Но то было чуть позже, а сначала, как и все, Юра прошел полугодичную подготовку на берегу, в учебном отряде. Выбирать самому корабельную специальность ему не дали — его призывали конкретно на флагман, а там нужны были простые матросы.

Юрий Артемов — навеки с линкором (на общих фото — крайний справа)

Позже он писал домой: «Я рад, что теперь имею две специальности — токарь и моряк. Но, кажется, дальнейшую жизнь свяжу с морем. Вот отслужу и подамся на китобойную флотилию. Я полюбил море так, что ничего с собой поделать не могу, да и заработать здесь можно больше, чем в другом месте. А вы не обижайтесь, я вам буду помогать и никогда вас не забуду». Письмо датировано 7 мая 1951 года, в нем он поздравлял родных с годовщиной Великой Победы.

* * *

Юра каждый год приезжал в отпуск. В тот приезд, когда он познакомился с Ниной, была ранняя весна, которая здесь, в степи, целомудрием и грехом искушала душу, навевала мечты. Мысли рождали желания, на осуществление которых парень надеялся после демобилизации.

— А девушка у тебя есть? — выпытывала бабушка. — Неужели не завел в Днепропетровске?

Она очень не хотела, чтобы Юрина жизнь прошла на море. Он был ее первым внуком, чуть моложе младшей дочери Зины. Так и нянчила их вместе. Юру любила двойной любовью, желала бы всю жизнь прожить рядом с ним.

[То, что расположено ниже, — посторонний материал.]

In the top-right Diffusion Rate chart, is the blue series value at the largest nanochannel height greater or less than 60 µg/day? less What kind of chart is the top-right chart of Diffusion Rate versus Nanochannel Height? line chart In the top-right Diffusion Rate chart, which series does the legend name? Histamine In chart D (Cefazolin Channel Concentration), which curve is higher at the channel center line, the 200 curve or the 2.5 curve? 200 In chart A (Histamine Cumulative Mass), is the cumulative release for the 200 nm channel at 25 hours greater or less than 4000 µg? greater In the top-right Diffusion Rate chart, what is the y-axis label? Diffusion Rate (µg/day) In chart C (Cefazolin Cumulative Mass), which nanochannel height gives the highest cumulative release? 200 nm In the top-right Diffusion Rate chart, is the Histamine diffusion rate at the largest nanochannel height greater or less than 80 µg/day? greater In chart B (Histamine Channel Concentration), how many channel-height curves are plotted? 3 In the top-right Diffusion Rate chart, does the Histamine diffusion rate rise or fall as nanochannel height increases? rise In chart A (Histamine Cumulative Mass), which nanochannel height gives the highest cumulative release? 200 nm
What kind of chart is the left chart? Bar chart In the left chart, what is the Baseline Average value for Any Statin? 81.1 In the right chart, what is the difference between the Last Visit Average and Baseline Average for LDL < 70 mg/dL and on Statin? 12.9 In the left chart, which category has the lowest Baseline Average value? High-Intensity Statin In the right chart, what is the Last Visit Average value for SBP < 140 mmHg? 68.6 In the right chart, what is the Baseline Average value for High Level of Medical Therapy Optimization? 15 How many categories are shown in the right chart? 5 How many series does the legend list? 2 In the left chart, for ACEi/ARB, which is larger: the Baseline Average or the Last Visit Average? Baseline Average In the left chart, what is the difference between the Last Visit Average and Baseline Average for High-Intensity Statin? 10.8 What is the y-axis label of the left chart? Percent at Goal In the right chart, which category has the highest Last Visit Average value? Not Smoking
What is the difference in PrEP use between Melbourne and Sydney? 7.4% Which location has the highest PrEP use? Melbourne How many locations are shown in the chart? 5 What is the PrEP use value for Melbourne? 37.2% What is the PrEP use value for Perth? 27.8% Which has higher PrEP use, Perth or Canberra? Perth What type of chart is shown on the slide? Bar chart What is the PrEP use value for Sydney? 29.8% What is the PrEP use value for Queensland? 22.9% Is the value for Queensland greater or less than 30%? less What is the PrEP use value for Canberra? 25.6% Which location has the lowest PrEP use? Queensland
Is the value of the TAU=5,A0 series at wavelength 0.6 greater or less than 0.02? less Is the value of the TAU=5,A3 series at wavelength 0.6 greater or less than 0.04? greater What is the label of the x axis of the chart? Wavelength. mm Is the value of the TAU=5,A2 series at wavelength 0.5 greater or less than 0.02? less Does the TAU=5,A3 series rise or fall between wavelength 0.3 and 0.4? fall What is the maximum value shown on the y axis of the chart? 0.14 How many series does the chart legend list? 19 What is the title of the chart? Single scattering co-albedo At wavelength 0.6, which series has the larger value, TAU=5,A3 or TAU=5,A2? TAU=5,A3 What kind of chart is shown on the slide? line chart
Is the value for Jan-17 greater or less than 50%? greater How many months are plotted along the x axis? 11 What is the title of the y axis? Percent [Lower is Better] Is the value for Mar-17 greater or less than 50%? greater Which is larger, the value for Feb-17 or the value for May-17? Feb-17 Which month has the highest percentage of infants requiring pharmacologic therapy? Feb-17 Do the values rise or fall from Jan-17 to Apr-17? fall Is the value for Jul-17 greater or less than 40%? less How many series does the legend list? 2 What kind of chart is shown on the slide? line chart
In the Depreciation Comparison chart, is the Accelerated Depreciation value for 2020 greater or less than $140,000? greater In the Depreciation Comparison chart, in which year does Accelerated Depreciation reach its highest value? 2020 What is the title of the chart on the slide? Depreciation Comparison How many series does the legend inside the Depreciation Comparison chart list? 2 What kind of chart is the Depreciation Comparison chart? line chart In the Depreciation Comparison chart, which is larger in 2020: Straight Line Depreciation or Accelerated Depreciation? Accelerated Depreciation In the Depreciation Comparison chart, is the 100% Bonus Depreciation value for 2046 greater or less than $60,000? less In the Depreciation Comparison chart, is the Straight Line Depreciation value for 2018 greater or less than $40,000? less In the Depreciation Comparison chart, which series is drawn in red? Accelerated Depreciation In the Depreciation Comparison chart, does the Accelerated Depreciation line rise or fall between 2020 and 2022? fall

Потому что видела в нем единственную опору и советника, единственного настоящего защитника в их роду. А он поглядите что придумал — морю себя посвятить.

— Да была там одна, но это несерьезно, — отвечал Юра.

— Почему?

— Да кто же меня будет ждать пять лет? Я в Севастополе себе девушку найду, — говорил с улыбкой.

— Еще чего не хватало? — возмущалась бабушка. — Не вздумай, там все девушки — вертихвостки. Лучше уж здесь ищи.

Чтобы отвлечь бабушкино внимание от этой темы, Юра вытащил пачку фотографий, достал из нее ту, где «Новороссийск» на всех парах шел в море, а за его бортом оставался след в виде бурлящей воды.

— Вот посмотрите, где я служу. Видите, какой мощный этот линкор, как море поднимает.

Бабушка моря никогда не видела. Прожила на суше, с метлой и лопатой всю жизнь, даже на Днепре не была. Знала только славгородские ставки. Но что там они? Так, черные жирные лужицы.